Oireachtas Joint and Select Committees
Wednesday, 25 November 2015
Joint Oireachtas Committee on Finance, Public Expenditure and Reform
Credit Union Sector: Discussion
12:00 pm
Mr. Sean Hosford:
My name is Sean Hosford. I am the chair of the Credit Union Managers Association, CUMA, and I am joined today by my colleague Ms Lisa Stapleton. I thank the Chairman and members of the committee for invitation to come here to discuss recent regulatory matters and their impact on the credit union sector.
CUMA is the professional representative association for managers of credit unions in Ireland. CUMA provides professional development training and assistance to its members and engages with a wide range of stakeholders and industry bodies in our pursuit of excellence in professional standards in credit union management. Our main priority is to ensure that members’ savings are protected through prudent, transparent and effective professional management.
CUMA fully supports the introduction of a strong regulatory framework for credit unions as recommended by the Commission on Credit Unions. Credit union boards and management teams have successfully introduced major regulatory changes over the past three years. The introduction of these new requirements in the areas of risk, compliance, internal audit, fitness and probity and minimum competencies, policies and procedures were, we understood, designed to prepare credit unions for the future growth and development of our sector. This we believe would enable credit unions to further provide excellent high-quality services on a local basis to local communities.
Despite the prophecies of many, we have come through the financial crisis relatively unscathed and are well placed and prepared collectively and locally in the interests of our members to move to the next exciting stage of our development. However, CUMA is extremely disappointed at the outcome of the consultation process with regard to CP88. Following consultation with the movement, the Central Bank received 117 submissions all of which rejected the proposed regulations for sound business reasons. Having reviewed and then ignored these submissions, the Central Bank is proposing further restrictions on our business, the most controversial and ultimately damaging to credit unions being a cap on shares, a new short-term liquidity requirement, a cap on lending terms and, most controversially, the intention of the bank to regulate credit unions on an undifferentiated one-size-fits-all basis. CUMA believes that some of these proposals run contrary to the objects of credit unions, as enshrined in credit union legislation, and are disproportionate, unnecessary and potentially damaging to our future growth.

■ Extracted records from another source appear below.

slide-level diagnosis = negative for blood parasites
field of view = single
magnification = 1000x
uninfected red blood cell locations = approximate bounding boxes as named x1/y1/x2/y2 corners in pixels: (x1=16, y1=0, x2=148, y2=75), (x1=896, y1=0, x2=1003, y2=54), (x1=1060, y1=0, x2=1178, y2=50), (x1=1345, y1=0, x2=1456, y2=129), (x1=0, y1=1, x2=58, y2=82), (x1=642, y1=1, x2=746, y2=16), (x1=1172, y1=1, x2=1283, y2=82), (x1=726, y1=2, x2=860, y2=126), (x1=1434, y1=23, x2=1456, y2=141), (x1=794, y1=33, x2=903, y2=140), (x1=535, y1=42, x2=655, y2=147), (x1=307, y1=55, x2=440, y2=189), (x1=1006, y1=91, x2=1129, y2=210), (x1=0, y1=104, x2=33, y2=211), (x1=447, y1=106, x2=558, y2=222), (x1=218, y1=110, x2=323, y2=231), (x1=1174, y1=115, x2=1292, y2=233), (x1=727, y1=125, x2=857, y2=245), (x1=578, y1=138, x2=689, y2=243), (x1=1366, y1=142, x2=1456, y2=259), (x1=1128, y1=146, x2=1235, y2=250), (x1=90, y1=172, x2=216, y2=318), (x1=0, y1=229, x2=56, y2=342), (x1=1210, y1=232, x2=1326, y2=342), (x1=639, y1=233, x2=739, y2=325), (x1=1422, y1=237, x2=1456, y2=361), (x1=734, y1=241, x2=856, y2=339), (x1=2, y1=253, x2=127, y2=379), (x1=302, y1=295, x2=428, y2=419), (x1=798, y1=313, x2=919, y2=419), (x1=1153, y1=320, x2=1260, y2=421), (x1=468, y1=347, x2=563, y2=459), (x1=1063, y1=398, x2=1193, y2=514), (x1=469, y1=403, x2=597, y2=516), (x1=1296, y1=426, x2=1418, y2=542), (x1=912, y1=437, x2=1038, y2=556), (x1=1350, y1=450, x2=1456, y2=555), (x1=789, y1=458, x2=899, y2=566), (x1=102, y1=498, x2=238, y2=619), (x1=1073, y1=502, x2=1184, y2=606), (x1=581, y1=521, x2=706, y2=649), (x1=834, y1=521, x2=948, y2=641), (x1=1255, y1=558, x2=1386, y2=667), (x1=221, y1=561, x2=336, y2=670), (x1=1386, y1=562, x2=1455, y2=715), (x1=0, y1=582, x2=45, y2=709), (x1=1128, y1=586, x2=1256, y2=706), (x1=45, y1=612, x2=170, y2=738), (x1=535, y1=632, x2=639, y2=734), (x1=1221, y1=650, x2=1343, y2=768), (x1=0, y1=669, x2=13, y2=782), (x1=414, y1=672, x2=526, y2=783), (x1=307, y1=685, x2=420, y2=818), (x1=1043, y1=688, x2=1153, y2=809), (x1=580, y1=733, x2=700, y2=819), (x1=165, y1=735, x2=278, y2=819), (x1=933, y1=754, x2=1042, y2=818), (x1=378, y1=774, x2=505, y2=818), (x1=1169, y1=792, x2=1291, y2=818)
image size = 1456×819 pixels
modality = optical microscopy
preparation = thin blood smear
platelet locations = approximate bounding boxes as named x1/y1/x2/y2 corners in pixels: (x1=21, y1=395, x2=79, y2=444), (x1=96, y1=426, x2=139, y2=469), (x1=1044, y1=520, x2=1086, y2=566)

CUMA has contended in the context of previous consultation papers that the sector should not be regulated on a one-size-fits-all basis. Rather, we contend that a tiered regulatory approach which supports growth and development and which can be adapted to reflect proportionality and complexity, as recommended by the Commission on Credit Unions, would be more appropriate. This type of model is recognised as a strategy requirement in the Central Bank's strategic plan for the period 2013 to 2015. All stakeholders, including Government and the Central Bank, signed up to the recommendations of the Commission on Credit Unions. Credit unions have complied with the new extensive governance requirements as outlined earlier. We have participated in restructuring and have awaited the tiered framework to allow us to evolve under regulations based on the nature, scale and complexity of our chosen business model. The Central Bank, however, has diverged significantly and on a selective basis from the agreed set of recommendations by omission and by planning the introduction of this most recent manifestation of the one-size-fits-all regulations that will undermine the sustainability of credit unions, both small and large.

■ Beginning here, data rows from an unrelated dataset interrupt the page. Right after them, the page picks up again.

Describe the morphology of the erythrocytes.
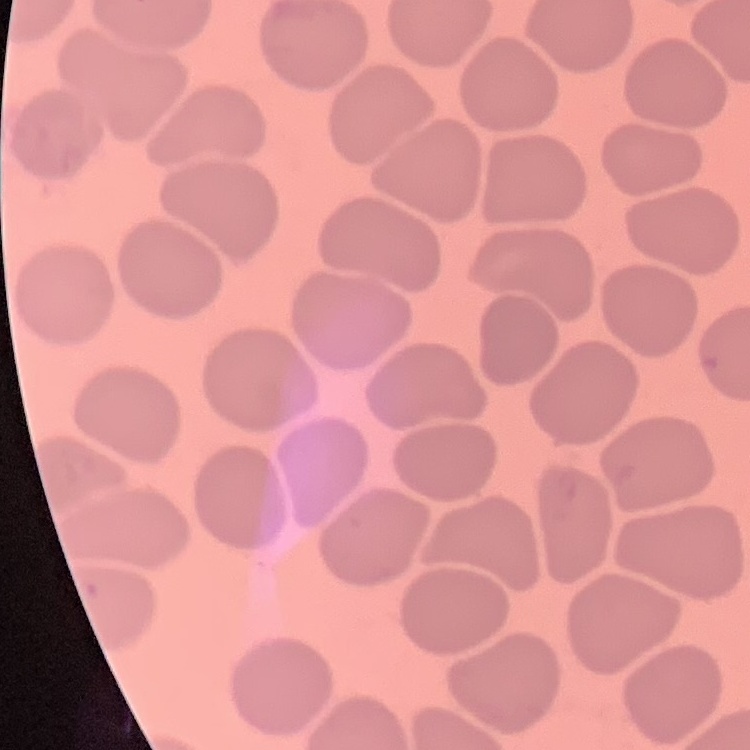

No rouleaux formation.

Thin blood smear. Stained with either Field's or Giemsa. One tile cut from a larger photomicrograph.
Assess this cell for malaria.
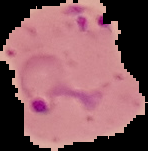
It is parasitized.

Image is 148×151 pixels. Segmented cell region on a black background. From a thin blood film.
State the preparation type.
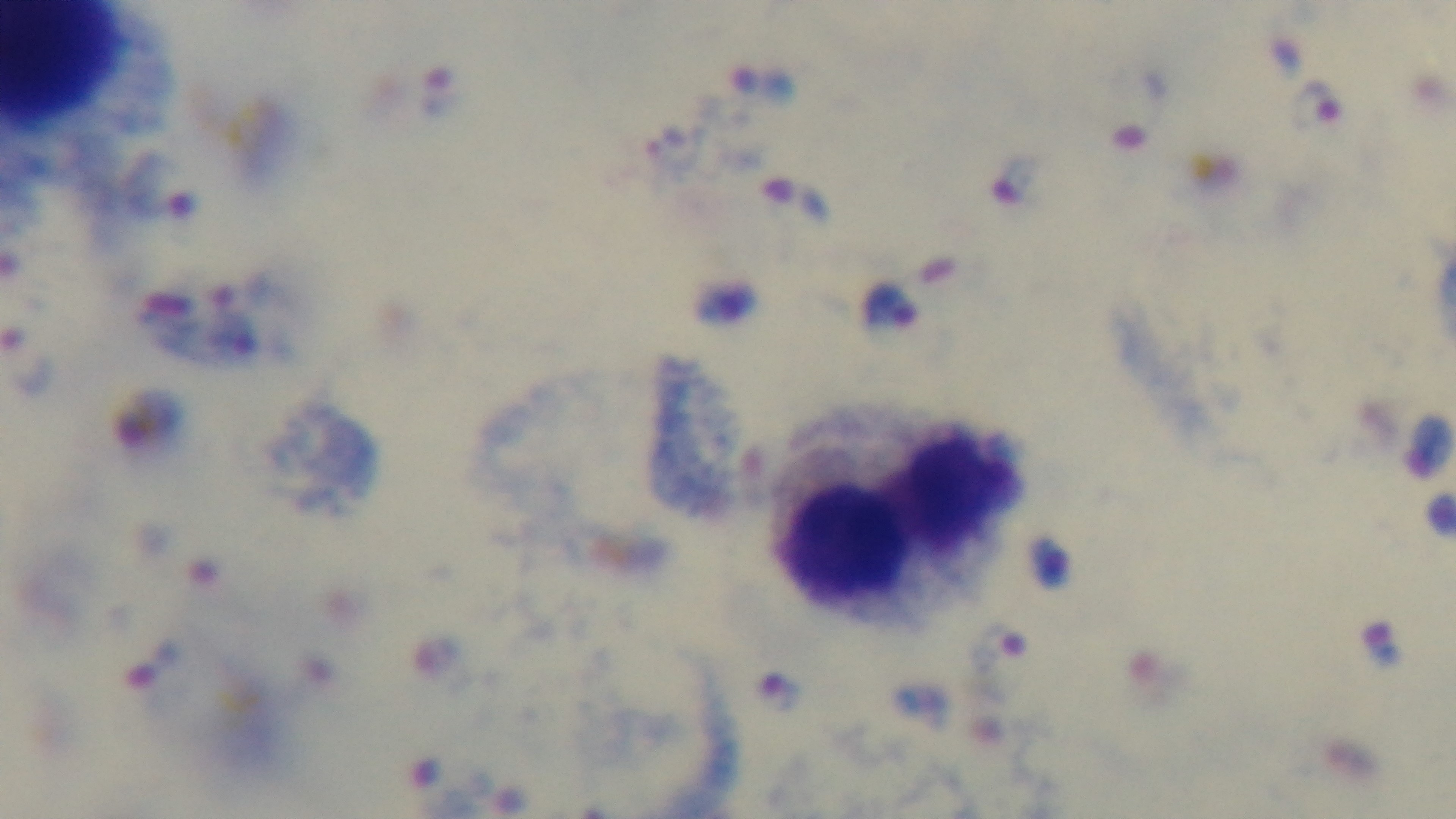
A thick smear.

stain = Giemsa
capture = mounted 4K digital camera
modality = light microscopy
objective = 100x oil immersion
field of view = single
malaria status = infected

CUMA is concerned that the planned commencement at the end of December, without amendment, of the remaining sections of the Credit Union and Co-operation with Overseas Regulators Act 2012 and the regulations set out in the Central Bank's CP88 pose a significant threat to the competitive viability of the credit union sector. We believe CP88 regulations are an unnecessary involvement by our regulator in the day-to-day operations of credit unions. CUMA, therefore, calls on the Minister for Finance not to commence the remaining sections of the Credit Union and Co-operation with Overseas Regulators Act 2012 pending a focused review of the proposed regulations in line with the recommendations of the Commission on Credit Unions.